Reproduce verbatim the stretch of the entries below, from the line containing "Viewing the scene" through the end of the entries, and nothing else.
_ _ _ _ _ _ _
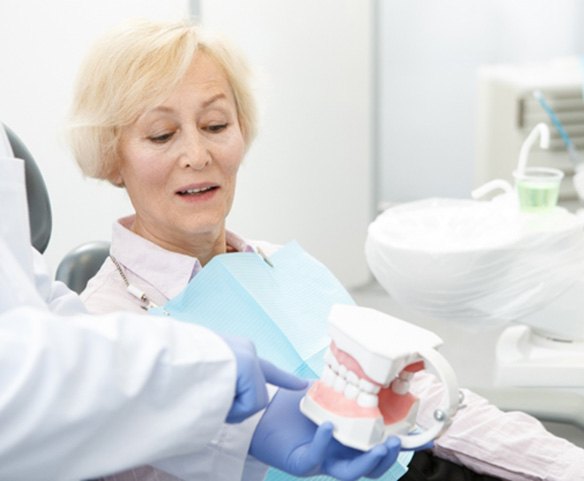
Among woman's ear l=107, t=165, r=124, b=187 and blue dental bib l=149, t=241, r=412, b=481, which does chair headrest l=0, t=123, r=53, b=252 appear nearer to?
woman's ear l=107, t=165, r=124, b=187

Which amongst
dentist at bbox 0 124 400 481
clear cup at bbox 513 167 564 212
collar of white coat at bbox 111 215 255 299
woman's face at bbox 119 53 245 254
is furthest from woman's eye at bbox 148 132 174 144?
clear cup at bbox 513 167 564 212

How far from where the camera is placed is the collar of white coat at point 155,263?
1377 millimetres

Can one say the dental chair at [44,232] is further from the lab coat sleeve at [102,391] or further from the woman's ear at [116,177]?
the lab coat sleeve at [102,391]

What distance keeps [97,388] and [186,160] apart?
0.62 m

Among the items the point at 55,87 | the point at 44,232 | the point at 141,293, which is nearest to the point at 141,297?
the point at 141,293

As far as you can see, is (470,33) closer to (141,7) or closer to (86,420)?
(141,7)

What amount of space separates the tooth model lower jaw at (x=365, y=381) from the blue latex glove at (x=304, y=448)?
0.02 m

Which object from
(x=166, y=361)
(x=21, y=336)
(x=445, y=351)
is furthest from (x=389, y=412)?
(x=445, y=351)

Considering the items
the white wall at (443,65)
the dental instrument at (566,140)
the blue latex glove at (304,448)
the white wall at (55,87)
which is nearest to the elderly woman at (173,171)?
the blue latex glove at (304,448)

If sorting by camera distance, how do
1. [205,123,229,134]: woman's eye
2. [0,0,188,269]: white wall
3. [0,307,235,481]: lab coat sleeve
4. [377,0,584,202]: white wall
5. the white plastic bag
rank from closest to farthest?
[0,307,235,481]: lab coat sleeve
[205,123,229,134]: woman's eye
the white plastic bag
[0,0,188,269]: white wall
[377,0,584,202]: white wall

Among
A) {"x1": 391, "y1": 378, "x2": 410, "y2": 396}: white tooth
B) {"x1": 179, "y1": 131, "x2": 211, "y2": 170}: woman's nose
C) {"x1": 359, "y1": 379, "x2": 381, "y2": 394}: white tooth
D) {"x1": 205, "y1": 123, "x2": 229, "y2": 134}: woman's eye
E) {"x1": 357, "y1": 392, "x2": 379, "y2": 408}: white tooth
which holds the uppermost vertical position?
{"x1": 205, "y1": 123, "x2": 229, "y2": 134}: woman's eye

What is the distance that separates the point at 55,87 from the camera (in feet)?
7.91

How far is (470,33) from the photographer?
419 centimetres

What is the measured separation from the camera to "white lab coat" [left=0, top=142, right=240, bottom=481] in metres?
0.79
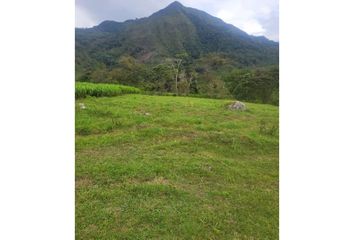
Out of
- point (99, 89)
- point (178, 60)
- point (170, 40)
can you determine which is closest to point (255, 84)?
point (178, 60)

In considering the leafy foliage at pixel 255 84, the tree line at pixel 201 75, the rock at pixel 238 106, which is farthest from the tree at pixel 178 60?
the rock at pixel 238 106

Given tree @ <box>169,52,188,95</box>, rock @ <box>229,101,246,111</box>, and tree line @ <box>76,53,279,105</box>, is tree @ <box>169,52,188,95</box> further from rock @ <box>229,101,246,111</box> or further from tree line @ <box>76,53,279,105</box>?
rock @ <box>229,101,246,111</box>

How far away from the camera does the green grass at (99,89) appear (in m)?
3.18

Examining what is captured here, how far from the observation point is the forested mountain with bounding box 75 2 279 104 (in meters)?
3.04

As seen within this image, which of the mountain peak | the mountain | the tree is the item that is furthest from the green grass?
the mountain peak

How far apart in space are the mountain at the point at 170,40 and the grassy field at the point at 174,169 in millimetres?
534

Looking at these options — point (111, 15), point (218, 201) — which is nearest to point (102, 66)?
point (111, 15)

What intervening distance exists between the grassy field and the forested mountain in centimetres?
39

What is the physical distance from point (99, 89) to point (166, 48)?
2.82 feet

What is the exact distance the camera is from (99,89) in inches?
135

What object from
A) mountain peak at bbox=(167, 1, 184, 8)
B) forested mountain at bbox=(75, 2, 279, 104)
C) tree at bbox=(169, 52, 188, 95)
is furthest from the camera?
tree at bbox=(169, 52, 188, 95)
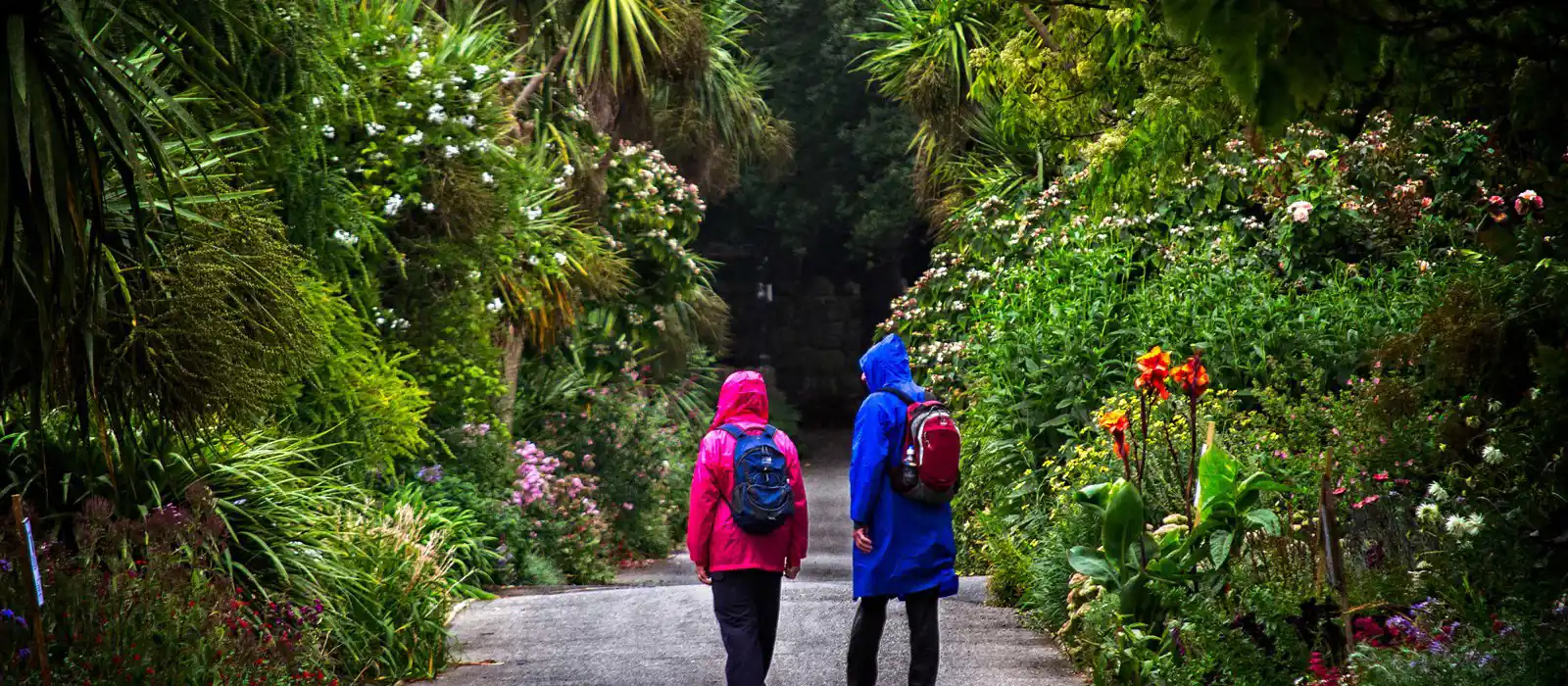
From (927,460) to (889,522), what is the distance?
0.27m

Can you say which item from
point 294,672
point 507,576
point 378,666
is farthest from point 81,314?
point 507,576

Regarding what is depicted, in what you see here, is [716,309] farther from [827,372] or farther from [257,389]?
[257,389]

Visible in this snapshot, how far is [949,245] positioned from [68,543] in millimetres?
10903

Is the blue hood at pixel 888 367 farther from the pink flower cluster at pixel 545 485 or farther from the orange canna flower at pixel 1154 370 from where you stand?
the pink flower cluster at pixel 545 485

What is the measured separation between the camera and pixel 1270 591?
17.1ft

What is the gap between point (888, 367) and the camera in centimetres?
618

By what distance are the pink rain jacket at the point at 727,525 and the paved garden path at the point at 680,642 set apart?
1.15m

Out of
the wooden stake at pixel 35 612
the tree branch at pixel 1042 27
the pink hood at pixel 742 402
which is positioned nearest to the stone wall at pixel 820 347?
the tree branch at pixel 1042 27

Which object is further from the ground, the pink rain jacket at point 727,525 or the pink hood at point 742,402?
the pink hood at point 742,402

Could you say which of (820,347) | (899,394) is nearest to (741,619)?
(899,394)

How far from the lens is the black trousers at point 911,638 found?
598 cm

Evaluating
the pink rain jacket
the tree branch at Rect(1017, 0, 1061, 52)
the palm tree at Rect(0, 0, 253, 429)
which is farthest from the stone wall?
the palm tree at Rect(0, 0, 253, 429)

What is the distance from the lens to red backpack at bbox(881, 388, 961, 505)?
593 centimetres

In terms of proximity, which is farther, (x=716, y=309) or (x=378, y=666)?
(x=716, y=309)
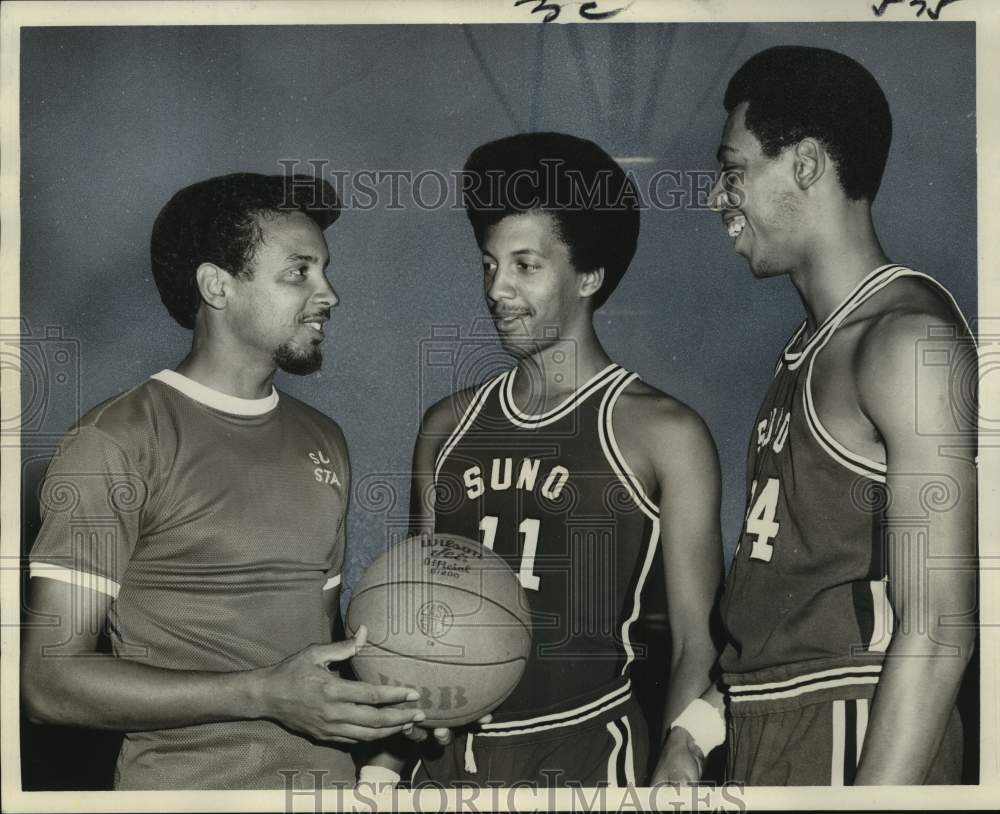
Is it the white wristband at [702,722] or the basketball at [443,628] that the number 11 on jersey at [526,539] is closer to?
the basketball at [443,628]

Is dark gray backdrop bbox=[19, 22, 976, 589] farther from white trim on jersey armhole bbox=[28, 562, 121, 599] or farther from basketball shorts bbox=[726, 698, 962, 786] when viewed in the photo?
basketball shorts bbox=[726, 698, 962, 786]

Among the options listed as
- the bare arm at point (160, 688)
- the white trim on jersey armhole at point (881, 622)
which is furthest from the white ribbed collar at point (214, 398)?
the white trim on jersey armhole at point (881, 622)

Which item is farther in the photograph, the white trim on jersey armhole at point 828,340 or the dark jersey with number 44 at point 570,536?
the dark jersey with number 44 at point 570,536

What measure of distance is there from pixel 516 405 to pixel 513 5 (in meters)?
1.18

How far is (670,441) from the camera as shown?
10.5 feet

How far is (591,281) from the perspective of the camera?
3279mm

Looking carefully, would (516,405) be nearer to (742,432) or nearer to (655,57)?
(742,432)

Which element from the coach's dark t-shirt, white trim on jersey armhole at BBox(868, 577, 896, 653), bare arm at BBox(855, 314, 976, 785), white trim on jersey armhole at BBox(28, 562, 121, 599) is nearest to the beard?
the coach's dark t-shirt

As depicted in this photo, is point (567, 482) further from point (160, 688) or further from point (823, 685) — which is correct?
point (160, 688)

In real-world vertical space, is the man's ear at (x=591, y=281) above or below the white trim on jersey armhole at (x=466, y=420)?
above

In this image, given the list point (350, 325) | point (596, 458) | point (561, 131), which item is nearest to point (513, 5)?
point (561, 131)

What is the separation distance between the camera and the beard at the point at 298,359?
10.7 ft

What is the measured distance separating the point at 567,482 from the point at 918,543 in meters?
0.97

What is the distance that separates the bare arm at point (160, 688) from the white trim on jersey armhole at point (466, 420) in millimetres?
596
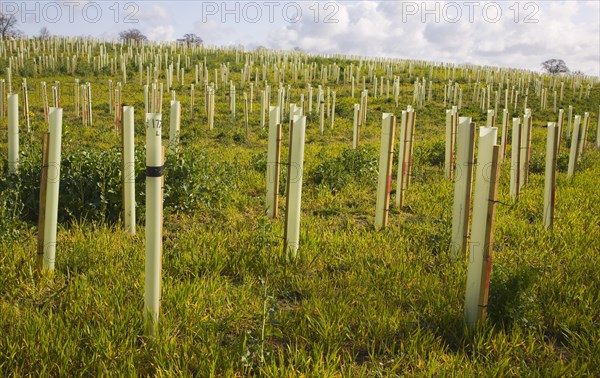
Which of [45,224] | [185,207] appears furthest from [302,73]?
[45,224]

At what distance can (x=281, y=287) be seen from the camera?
4.18 meters

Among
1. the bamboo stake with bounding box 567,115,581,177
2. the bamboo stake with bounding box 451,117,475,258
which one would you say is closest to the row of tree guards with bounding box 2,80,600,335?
the bamboo stake with bounding box 451,117,475,258

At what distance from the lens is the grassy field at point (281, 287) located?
2.97 metres

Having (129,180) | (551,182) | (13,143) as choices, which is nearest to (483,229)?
(551,182)

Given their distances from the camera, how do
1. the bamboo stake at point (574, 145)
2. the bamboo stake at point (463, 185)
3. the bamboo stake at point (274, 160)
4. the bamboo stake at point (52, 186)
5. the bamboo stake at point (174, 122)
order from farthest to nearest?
the bamboo stake at point (574, 145) → the bamboo stake at point (174, 122) → the bamboo stake at point (274, 160) → the bamboo stake at point (463, 185) → the bamboo stake at point (52, 186)

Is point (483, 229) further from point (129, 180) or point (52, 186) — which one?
point (129, 180)

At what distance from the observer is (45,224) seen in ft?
13.2

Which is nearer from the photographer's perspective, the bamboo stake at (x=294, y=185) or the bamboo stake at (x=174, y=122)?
the bamboo stake at (x=294, y=185)

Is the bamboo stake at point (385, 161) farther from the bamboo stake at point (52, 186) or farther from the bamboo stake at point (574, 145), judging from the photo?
the bamboo stake at point (574, 145)

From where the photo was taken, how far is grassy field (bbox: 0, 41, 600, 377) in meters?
2.97

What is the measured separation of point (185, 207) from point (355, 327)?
10.9ft

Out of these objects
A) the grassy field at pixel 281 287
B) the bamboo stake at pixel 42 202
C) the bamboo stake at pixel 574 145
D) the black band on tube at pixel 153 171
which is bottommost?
the grassy field at pixel 281 287

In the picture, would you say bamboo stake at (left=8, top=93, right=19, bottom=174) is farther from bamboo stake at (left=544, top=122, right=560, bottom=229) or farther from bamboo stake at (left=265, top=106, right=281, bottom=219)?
bamboo stake at (left=544, top=122, right=560, bottom=229)

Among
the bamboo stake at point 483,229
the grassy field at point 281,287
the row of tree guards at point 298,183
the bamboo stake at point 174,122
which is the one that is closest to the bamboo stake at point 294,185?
the row of tree guards at point 298,183
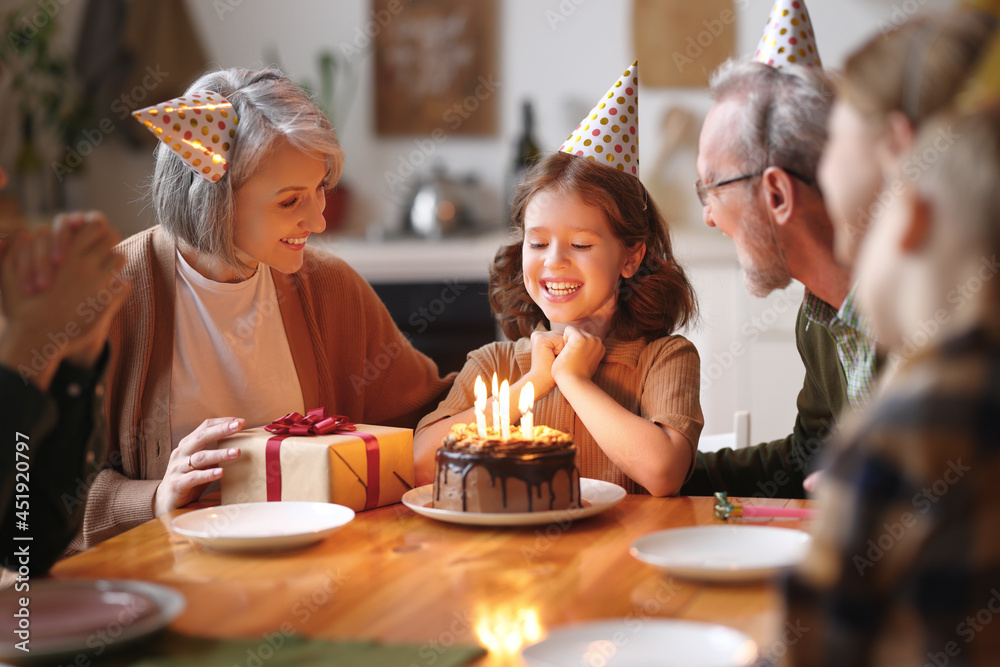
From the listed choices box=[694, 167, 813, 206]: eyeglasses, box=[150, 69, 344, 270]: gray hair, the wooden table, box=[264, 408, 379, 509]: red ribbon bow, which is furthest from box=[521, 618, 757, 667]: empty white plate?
A: box=[150, 69, 344, 270]: gray hair

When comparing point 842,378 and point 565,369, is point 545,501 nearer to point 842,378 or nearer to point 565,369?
point 565,369

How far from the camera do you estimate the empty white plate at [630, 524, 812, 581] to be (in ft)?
3.18

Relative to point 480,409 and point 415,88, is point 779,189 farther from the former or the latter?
point 415,88

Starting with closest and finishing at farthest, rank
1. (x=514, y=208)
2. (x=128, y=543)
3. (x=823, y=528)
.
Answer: (x=823, y=528) < (x=128, y=543) < (x=514, y=208)

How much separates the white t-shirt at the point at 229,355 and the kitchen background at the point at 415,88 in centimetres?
201

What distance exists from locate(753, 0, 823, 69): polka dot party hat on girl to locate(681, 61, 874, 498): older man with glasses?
4 cm

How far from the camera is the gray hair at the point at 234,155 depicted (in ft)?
5.45

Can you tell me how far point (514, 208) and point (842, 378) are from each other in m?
0.67

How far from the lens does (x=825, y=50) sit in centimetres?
383

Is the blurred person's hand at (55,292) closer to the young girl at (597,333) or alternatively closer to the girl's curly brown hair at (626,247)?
the young girl at (597,333)

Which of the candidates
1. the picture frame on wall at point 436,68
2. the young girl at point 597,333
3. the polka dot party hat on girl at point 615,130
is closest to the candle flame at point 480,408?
the young girl at point 597,333

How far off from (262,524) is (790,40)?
1102 millimetres

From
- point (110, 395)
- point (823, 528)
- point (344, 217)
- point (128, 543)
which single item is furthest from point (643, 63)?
point (823, 528)

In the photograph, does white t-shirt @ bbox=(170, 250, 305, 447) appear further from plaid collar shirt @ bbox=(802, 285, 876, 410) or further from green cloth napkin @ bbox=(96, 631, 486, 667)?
plaid collar shirt @ bbox=(802, 285, 876, 410)
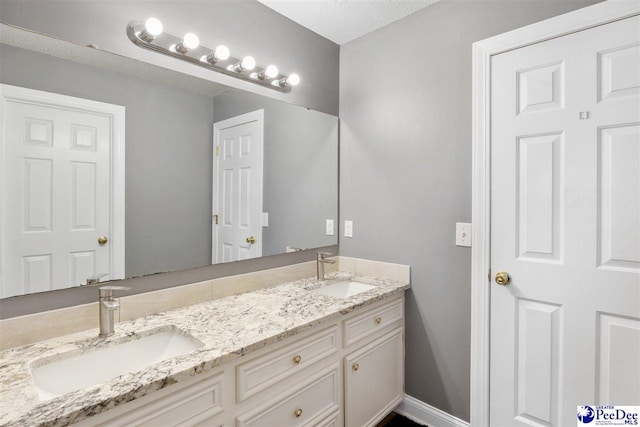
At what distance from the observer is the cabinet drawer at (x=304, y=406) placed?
4.01 ft

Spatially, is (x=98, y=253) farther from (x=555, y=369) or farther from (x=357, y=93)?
(x=555, y=369)

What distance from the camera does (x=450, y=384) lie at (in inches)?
72.2

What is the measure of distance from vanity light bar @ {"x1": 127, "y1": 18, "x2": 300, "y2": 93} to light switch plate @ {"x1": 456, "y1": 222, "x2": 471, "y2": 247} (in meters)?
1.27

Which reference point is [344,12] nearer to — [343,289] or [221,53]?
[221,53]

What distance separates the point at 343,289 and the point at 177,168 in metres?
1.21

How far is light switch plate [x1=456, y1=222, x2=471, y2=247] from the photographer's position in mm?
1754

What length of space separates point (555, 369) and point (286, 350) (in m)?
1.24

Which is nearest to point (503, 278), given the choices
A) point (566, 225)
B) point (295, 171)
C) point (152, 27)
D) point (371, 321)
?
point (566, 225)

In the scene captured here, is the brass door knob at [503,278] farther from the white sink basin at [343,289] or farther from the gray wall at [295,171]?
the gray wall at [295,171]

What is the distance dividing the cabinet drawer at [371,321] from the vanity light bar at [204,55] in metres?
1.39

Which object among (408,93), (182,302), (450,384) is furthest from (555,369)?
(182,302)

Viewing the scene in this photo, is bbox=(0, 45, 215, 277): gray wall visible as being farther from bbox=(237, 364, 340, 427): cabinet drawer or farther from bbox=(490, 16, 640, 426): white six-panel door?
bbox=(490, 16, 640, 426): white six-panel door

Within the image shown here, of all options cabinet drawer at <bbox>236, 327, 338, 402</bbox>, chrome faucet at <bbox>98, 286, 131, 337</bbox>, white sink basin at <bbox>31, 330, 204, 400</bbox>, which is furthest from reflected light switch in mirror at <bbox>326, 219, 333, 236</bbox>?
chrome faucet at <bbox>98, 286, 131, 337</bbox>

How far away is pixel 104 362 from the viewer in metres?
1.17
_ _ _ _ _ _ _
▶ _Full answer_
Viewing the scene in this photo, is bbox=(0, 45, 215, 277): gray wall visible as being farther from bbox=(237, 364, 340, 427): cabinet drawer or farther from bbox=(490, 16, 640, 426): white six-panel door?
bbox=(490, 16, 640, 426): white six-panel door

Within the image shown here, of all options cabinet drawer at <bbox>236, 327, 338, 402</bbox>, chrome faucet at <bbox>98, 286, 131, 337</bbox>, white sink basin at <bbox>31, 330, 204, 400</bbox>, which is furthest from reflected light switch in mirror at <bbox>326, 219, 333, 236</bbox>?
chrome faucet at <bbox>98, 286, 131, 337</bbox>

How far away is pixel 104 362 from the viewer in metres?
1.17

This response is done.